Association between adherence to life's simple 7 metrics and risk of obstructive sleep apnea among adults in the United States

Affiliations

Association between adherence to life's simple 7 metrics and risk of obstructive sleep apnea among adults in the United States

Shuang Wu et al. BMC Psychiatry. .

Abstract

Background: We aimed to explore the impact of adherence to Life's Simple 7 (LS7) metrics on risk of obstructive sleep apnea (OSA), and the impact of inflammation on the association, in adults in the United States.

Methods: Data from 13,825 community-dwelling adults aged ≥ 20 years recruited in the National Health and Nutrition Examination Surveys (NHANES) 2005-2008, 2015-2018 was analyzed. The LS7 score was calculated based on the AHA definition of LS7 metrics. The diagnosis of OSA was based on self-reported symptoms of sleep disturbance using a standard questionnaire. The Multivariable Apnea Prediction (MAP) Index score was also calculated to assess the risk of OSA. Log-binominal regression and negative binomial regression were performed to estimate the associations between LS7 and OSA and MAP index, with odds ratios (ORs) and prevalence ratios (PRs) and their 95% confidence intervals (CIs) calculated. Mediation analysis was performed to estimate the mediating effects of inflammatory indicators on the associations.

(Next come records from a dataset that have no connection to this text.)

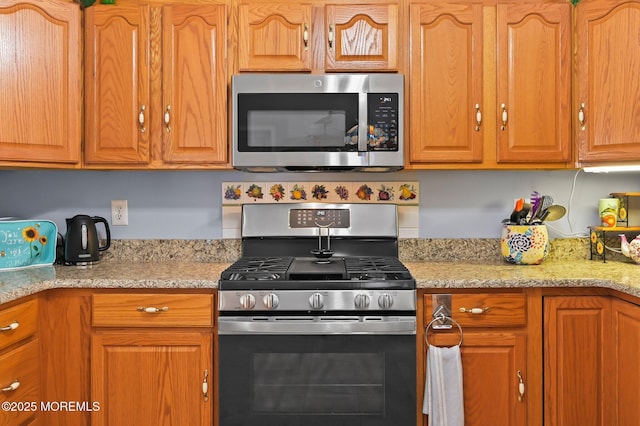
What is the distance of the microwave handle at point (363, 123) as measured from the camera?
6.94ft

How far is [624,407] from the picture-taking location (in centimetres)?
181

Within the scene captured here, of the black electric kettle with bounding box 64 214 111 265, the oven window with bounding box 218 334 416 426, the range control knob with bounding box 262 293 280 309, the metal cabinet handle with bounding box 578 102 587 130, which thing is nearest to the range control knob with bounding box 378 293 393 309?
the oven window with bounding box 218 334 416 426

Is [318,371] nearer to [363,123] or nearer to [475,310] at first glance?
[475,310]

Results: A total of 4473 participants (32.4%) had OSA, and the mean MAP index was 0.39. In fully adjusted log-binominal regression models, with total score < 6 as the reference, the ORs (95% CIs) for risk of OSA were 0.90 (0.73, 1.10), 0.76 (0.65, 0.89), 0.78 (0.64, 0.95), and 0.45 (0.38, 0.54) for total score = 6, total score = 7, total score = 8, and total score > 8, respectively (P for trend < 0.001). When LS7 score was analyzed as a continuous variable, each 1-point increase in LS7 score was associated with a 15% decrease in OSA risk (P < 0.001). In negative binominal regression models, the adjusted PRs (95% CIs) for the MAP index were 0.93 (0.90, 0.97), 0.87 (0.84, 0.91), 0.80 (0.77, 0.84), and 0.55 (0.53, 0.57) for total score = 6, total score = 7, total score = 8, and total score > 8, respectively (P for trend < 0.001). For each 1-point increase in LS7 score, the risk of OSA decreased by 13% (P < 0.001). Consistent results were observed in subgroup analysis. Mediation analysis indicated that inflammatory factors, including blood cell count, neutrophil count, and C-reactive protein, positively mediated the association of LS7 with OSA, with a mediation proportion of 0.022 (P = 0.04), 0.02 (P = 0.04), and 0.02 (P = 0.02), respectively.

Conclusions: In a nationally representative sample of US adults, adherence to LS7 metrics was independently associated with reduced OSA risk. Inflammation plays a mediating role in the association between LS7 and OSA.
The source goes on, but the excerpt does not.